Вы готовы?
Не могу сказать, что готова.
Бог с вами, идите. Сестра Параскева позаботится о вас.
Сестрой Параскевой и была Нелли с се двумя образованиями: первым – психологическим и вторым – киношным. Я почти не помнила ее по ВГИКу, и только по маленькой прихотливой родинке над верхней губой я узнала ее. Похожая на всех монашек в мире, с мертвым неподвижным лицом, где живыми были только глаза, – она завораживала именно глазами: в них был огонь Христовых страстей и спокойный фанатизм.
Этот огонь, этот фанатизм не мешали ей часами, под палящим солнцем, пропалывать монастырский огород, заниматься пасекой и ухаживать за коровами.
Я на такие подвиги была неспособна, и меня приставили к тяпке. Но самым тяжелым было не это – самым тяжелым были всенощные и литургии в обрамлении тонких нечадящих свечей, – я безропотно отстаивала их, совершая и совершая грех неучастия в таинстве.
Проходили недели, и я втянулась в эту вечную жизнь, где время остановилось. Его беспокоили только молотки реставраторов, перекрывающих купола маленького, растрескавшегося от натиска веков собора. Реставраторы, молодые парни, искушали послушниц дерзкими, раздевающими взглядами и грубыми голосами, в которых ощущалось превосходство иной, плотской, жизни. Но дальше взглядов дело не шло, и ничто не нарушало покой обители, затерянной в глуши тверских лесов, на самой кромке бледного, высокого неба.
Я мало думала в то время и почти ничего не чувствовала, все произошедшее со мной существовало совсем в другом измерении, и исподволь возникало искушение остаться здесь навсегда, забыться, раствориться, спастись, слепо довериться Богу, как когда-то я слепо доверилась людям, которых любила.
Но чем сильнее было искушение, тем невозможней было войти в него – я так и не научилась верить.
Мое безверие, моя корысть казались такими очевидными, что я удивлялась, почему эти приближенные, эти избранные Богом женщины не замечают ничего. Я приходила после всенощной и часами сидела, тупо уставившись на свой светский рюкзак, хранивший совсем другие тайны, – я должна, я должна была уехать. , И я уеду.

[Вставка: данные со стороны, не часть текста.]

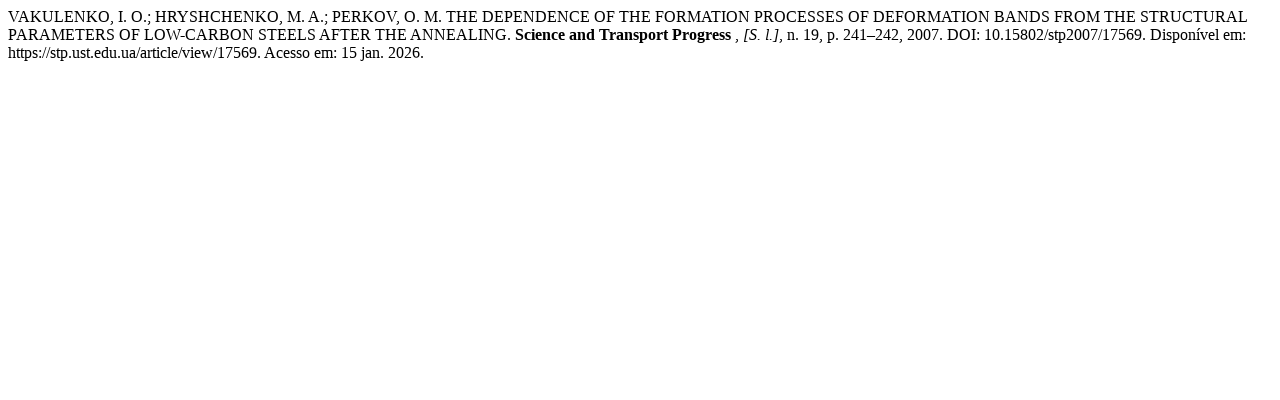

--- FILE ---
content_type: text/html; charset=UTF-8
request_url: https://stp.ust.edu.ua/citationstylelanguage/get/associacao-brasileira-de-normas-tecnicas?submissionId=17569&publicationId=14393
body_size: 356
content:
<div class="csl-bib-body">
  <div class="csl-entry">VAKULENKO, I. O.; HRYSHCHENKO, M. A.; PERKOV, O. M. THE DEPENDENCE OF THE FORMATION PROCESSES OF DEFORMATION BANDS FROM THE STRUCTURAL PARAMETERS OF LOW-CARBON STEELS AFTER THE ANNEALING. <b>Science and Transport Progress </b>, <i>[S. l.]</i>, n. 19, p. 241–242, 2007. DOI: 10.15802/stp2007/17569. Disponível em: https://stp.ust.edu.ua/article/view/17569. Acesso em: 15 jan. 2026.</div>
</div>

От монотонного крестьянского труда запястья мои истончились, кожа рук огрубела; в маленькой баньке я с удивлением разглядывала свой плоский живот и натирала кусочком пемзы пятки, привыкшие ходить без обуви. Солнце – нежаркое, непохожее на солнце юга – придало моему лицу рассеянный загар. Иногда, украдкой, сгорая от стыда, я часами рассматривала его в осколок зеркальца. Ева полностью утвердилась в своих правах, она уже не могла подвести меня: я могла улыбаться и хмурить брови без оглядки, без боязни, что лицо поплывет, не удержит форму и скажет всему остальному миру: что-то здесь не так.
Все было так, как нужно.
Все было настолько так, как нужно, что сестра Параскева сказала мне однажды в самом конце лета:
– Тебе нельзя здесь оставаться.
Мне пришлось взять себя в руки, чтобы не спросить – почему?
Я стояла, облокотившись на лопату, – мы копали картошку, – и ждала продолжения.
– Тебе нужно уехать. Ты не нуждаешься в Боге, нельзя обманывать, это грех.